Extracted data entries:
▬▬▬▬▬▬▬▬▬▬

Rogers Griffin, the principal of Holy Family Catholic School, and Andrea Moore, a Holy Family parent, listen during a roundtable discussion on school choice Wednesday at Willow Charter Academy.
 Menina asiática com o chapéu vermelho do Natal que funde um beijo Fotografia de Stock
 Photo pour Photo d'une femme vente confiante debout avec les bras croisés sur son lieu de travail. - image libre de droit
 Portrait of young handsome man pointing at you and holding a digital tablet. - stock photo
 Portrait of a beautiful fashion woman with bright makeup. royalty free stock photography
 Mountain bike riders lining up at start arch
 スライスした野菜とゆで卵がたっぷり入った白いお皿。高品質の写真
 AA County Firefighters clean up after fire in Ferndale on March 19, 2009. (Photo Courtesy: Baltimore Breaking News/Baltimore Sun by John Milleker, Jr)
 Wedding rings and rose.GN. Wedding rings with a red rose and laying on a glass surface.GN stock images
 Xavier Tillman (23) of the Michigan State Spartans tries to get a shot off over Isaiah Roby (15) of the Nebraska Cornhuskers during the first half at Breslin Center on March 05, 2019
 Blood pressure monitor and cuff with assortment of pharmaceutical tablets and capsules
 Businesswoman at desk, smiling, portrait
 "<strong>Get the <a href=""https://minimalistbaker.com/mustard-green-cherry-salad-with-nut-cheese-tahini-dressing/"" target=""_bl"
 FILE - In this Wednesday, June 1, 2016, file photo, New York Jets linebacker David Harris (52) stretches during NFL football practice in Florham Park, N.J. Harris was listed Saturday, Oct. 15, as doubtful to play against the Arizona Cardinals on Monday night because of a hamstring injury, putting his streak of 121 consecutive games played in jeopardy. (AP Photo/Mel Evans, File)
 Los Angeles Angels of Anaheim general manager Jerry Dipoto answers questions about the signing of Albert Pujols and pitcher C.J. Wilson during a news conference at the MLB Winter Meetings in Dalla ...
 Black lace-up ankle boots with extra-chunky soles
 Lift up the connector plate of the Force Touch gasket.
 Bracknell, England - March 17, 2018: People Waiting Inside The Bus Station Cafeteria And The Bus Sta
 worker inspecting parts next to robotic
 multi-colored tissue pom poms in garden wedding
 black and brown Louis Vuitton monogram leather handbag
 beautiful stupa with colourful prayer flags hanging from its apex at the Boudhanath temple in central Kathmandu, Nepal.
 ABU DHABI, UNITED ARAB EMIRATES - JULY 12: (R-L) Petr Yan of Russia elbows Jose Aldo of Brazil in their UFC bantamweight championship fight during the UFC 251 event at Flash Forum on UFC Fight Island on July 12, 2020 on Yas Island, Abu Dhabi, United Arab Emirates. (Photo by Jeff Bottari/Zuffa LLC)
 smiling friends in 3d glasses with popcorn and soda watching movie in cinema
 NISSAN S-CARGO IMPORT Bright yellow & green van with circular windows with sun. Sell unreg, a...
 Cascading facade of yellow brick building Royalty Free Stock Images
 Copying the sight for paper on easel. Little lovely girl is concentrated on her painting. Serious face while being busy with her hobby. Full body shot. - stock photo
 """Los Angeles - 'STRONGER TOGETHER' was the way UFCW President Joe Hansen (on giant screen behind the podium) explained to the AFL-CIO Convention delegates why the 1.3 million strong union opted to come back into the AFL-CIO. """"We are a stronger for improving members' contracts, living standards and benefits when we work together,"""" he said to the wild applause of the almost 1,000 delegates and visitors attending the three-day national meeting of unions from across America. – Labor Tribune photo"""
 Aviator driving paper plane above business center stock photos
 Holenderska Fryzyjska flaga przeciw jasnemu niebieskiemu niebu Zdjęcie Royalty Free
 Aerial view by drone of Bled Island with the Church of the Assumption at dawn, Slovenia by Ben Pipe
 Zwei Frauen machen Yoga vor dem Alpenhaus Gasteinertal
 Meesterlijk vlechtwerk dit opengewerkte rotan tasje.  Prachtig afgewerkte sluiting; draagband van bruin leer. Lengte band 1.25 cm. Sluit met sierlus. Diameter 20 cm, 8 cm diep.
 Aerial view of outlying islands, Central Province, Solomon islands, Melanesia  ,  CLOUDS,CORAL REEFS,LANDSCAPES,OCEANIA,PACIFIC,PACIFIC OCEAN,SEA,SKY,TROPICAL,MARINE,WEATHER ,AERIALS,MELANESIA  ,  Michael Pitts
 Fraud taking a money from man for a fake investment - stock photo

▬▬▬▬▬▬▬▬▬▬

_Problem description:_ What are the lines, exactly as written above, from the line with "スライスした野菜とゆで卵がたっぷり入った白いお皿。高品質の写真" to the line with "Businesswoman at desk, smiling, portrait", both included? Output only those.

_Answer below:_
 スライスした野菜とゆで卵がたっぷり入った白いお皿。高品質の写真
 AA County Firefighters clean up after fire in Ferndale on March 19, 2009. (Photo Courtesy: Baltimore Breaking News/Baltimore Sun by John Milleker, Jr)
 Wedding rings and rose.GN. Wedding rings with a red rose and laying on a glass surface.GN stock images
 Xavier Tillman (23) of the Michigan State Spartans tries to get a shot off over Isaiah Roby (15) of the Nebraska Cornhuskers during the first half at Breslin Center on March 05, 2019
 Blood pressure monitor and cuff with assortment of pharmaceutical tablets and capsules
 Businesswoman at desk, smiling, portrait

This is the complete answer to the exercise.